With much fanfare, I’ve finally completed a full rewrite of opcode decoding logic, and re-implemented the bulk of the opcodes themselves to work the same way that they do on a real 6502 processor. This required some rethinking of overall system timing. Now instead of running an instruction and then advancing the rest of the system some number of clocks, the CPU is also clocked, and can exist in a state halfway between opcodes.
This is a serious boon to overall accuracy, as it means that reads and writes now occur exactly when they should, including extra, dummy, and otherwise wrong reads (and writes) that the processor occasionally performs during certain instructions.
The NES is an older system without a lot of extra features, and this includes any sort of a hardware timer, yet many games for the system require some kind of scroll split, usually to separate the playfield from a status area, and occasionally for gameplay reasons.
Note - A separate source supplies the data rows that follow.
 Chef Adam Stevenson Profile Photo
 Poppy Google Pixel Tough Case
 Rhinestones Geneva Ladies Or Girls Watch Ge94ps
On newer consoles one might use multiple backgrounds, framebuffers, or an hblank interrupt to achieve this, but the NES has just the one background. Thus, splitting the playfield means you need to wait for the NES to arrive at the right point mid-way through a screen refresh, then change the scrolling or background parameters accordingly.
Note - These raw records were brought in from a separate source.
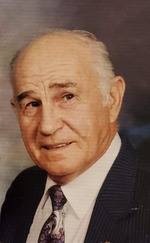 Herbert Irvin Taylor (1925 - 2021)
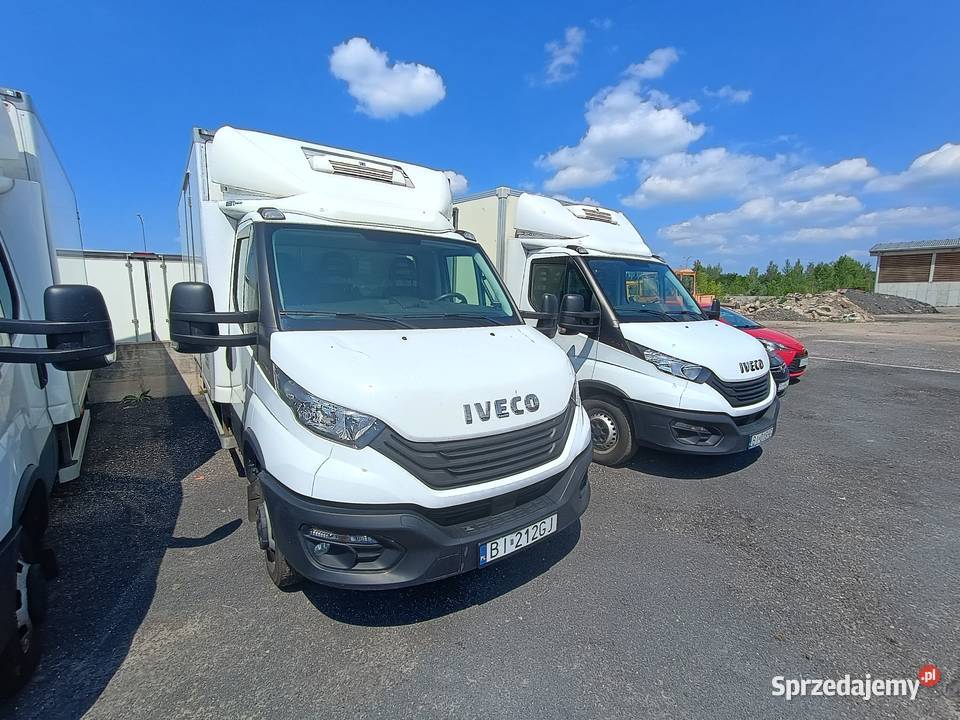 Syndyk sprzeda Iveco Daily 35C16 o rej BI212GJ Radom sprzedam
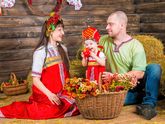 Широкая Масленица (фотопроект)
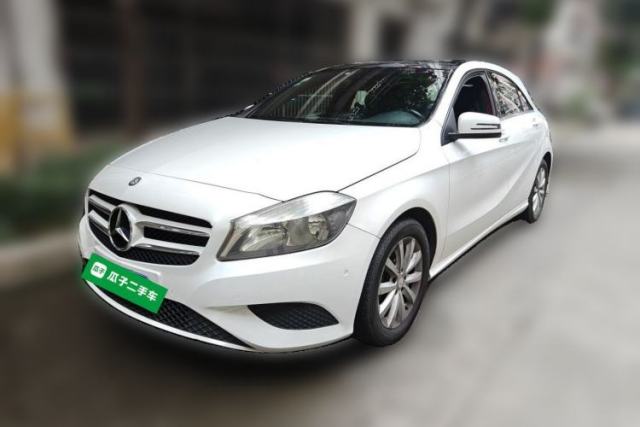 Used Mercedes-Benz A-Class 2013 A 180 Fashion Model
The NES lacks any sort of a hardware timer outside of the Audio engine’s DMC channel, which is usually too busy playing audio samples to be terribly helpful in this endeavor. Some mappers solve this problem by including IRQs directly in the cartridge that use trickery to count the scanline the PPU is currently accessing, but many more games simply use a well-timed CPU spin-wait to idle the processor until the correct scanline is reached during the draw step.
Now that CPU instructions actually take the correct number of cycles, a lot of these effects are now either working correctly, or are much closer than they were before this change:
As one of my favorite games on the NES, Zelda II has some serious funky business going on here. CPU timing is only half of the story, the beginning of the title card now looks much better, but once it starts scrolling, problems quickly become apparent:
Here, the program is supposed to be using an unusual PPU feature to set the scroll position mid-frame, but I don’t have that implemented correctly. However, this is still much improved compared to the previous title card, which had the scroll split in just entirely the wrong place. On the plus, gameplay is now looking much better, with the scroll split in the status area finally rendering correctly:
This neat little screen wipe effect uses CPU timing to blank out the background on certain scanlines. Before the change, the CPU’s spinwait was finishing far too fast, shifting the entire effect too far up the screen. With accurate CPU delays in place, the effect is centered as it should be.
Similarly, Final Fantasy uses a scanline trick to animate its dialog boxes into place. With the CPU running too fast, they were missing entirely!
Even with the CPU delays in place you’ll notice that the very bottom of this dialog box is not quite positioned correctly. This is almost certainly due to OAM transfers being instant, rather than the expected 512 CPU cycles for the copy.
This is running just a bit better now, although main gameplay is still substantially broken.
Several cutscene bits and the map were apparently relying on CPU timing to switch the CHR bank in at just the right moment. While not perfect, these are looking a lot better:
Main gameplay is, alas, still very very broken. Battletoads is pulling a trick here where it disables the display for several scanlines that would normally be drawn, then updates the scroll position dynamically when it’s done. Since my PPU implementation is too basic and doesn’t properly emulate the trick, we get this mess instead:
That’s all for now! Next up I’m rewriting the PPU so that it is just as cycle accurate as the CPU, which should greatly improve compatability with all the games on this page!